Предоставленный отрывок:
****
Накануне выхода всей нашей бригады в Красное село, в лагеря, офицерское собрание конной артиллерии в Виленском переулке посетил Николай II. Посещение это не было неожиданным. Царь уже не раз бывал в собраниях полков гвардейской кавалерии. Он приезжал в гвардейские полки, чтобы отдохнуть душой. Он с удовольствием проводил время в собраниях этих полков, где он чувствовал себя более «среди своих», чем в Зимнем Дворце или в Царском Селе. Здесь он переставал быть российским самодержцем и превращался в рядового гвардейского полковника. И действительно, для него, по-видимому, узкие и мелкие интересы гвардейских полков были более понятны и близки, чем нужды Российской империи. Ему приятнее было смотреть на весёлые и довольные лица офицерской молодежи, чем ежедневно созерцать торжественно-почтительные физиономии своих придворных и надутые чванством лица министров.
Весной 1913 года он опять предпринял такое турне и уже навестил многие части, так что его появление можно было ожидать и у нас. Не забудем, что с конной артиллерией у него были особенно близкие отношения с тех пор, как он, будучи наследником (в начале 90-х годов) командовал её 1-й батареей.
Николаю, как наследнику престола, полагалось практически ознакомиться с тремя основными родами оружия: с пехотой, с кавалерией и артиллерией. Характерно, что инженерные части тогда верховным руководством армии игнорировались. Поэтому он служил последовательно в Преображенском полку, командуя 1-м батальоном, в Лейб-гусарском полку – командиром эскадрона и в конной артиллерии командиром батареи.
****
Собранные данные:
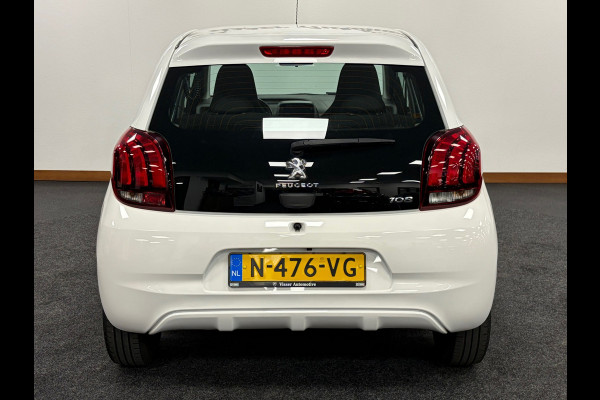 Peugeot 108 1.0 e-VTi Active*NAP*Camera*Carplay*Airco*Elektr.Ramen*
****
Изучите материал:
1 – Изложите отрывок о посещении Николаем II офицерского собрания конной артиллерии в двух предложениях.
2 – Продолжите отрывок о посещении Николаем II офицерского собрания конной артиллерии, начав сразу после его последнего предложения.

Набор ответов:
1 – Накануне выхода бригады в лагеря в Красное село Николай II посетил офицерское собрание конной артиллерии в Виленском переулке; такие посещения гвардейских полков были для него привычны, поскольку там он отдыхал душой и чувствовал себя «среди своих». С конной артиллерией его связывали особенно близкие отношения: будучи наследником, он командовал её 1-й батареей, а до этого служил в Преображенском и Лейб-гусарском полках.

2 –
Царь приезжал обычно к обеду, который часто затягивался до утра. Так было и на этот раз. К концу обеда появились песенники, в рядах которых шагал на правом фланге и сверхсрочный вольноопределяющийся Мейендорф. Царь, конечно, обратил на него внимание, спросил его фамилию, узнал, что он уже третий год пытается овладеть тайнами баллистики и неорганической химии, что он по духу стопроцентный конно-артиллерист, и произвел его в подпоручики, предварительно сказав Мейендорфу, чтобы он передал поклон отцу (отец Мейендорфа был начальником царского конвоя). Тут же новому подпоручику прицепили офицерские погоны и стали их «обмывать». Николай, не желая им в этом мешать, уехал, а господа офицеры решили остаться «гулять» до утра, тем более, что в пять часов был назначен выход в лагерь.
Когда к этому часу я прибыл в батарею, то обратил внимание на странную походку господ офицеров и не менее странные лица, особенно у молодежи. Тут я узнал о «счастливом» событии. На Мейендорфа было страшно смотреть. Видно погоны обошлись ему не дешево. Однако, он геройски сел на коня и благополучно прибыл в Красное село.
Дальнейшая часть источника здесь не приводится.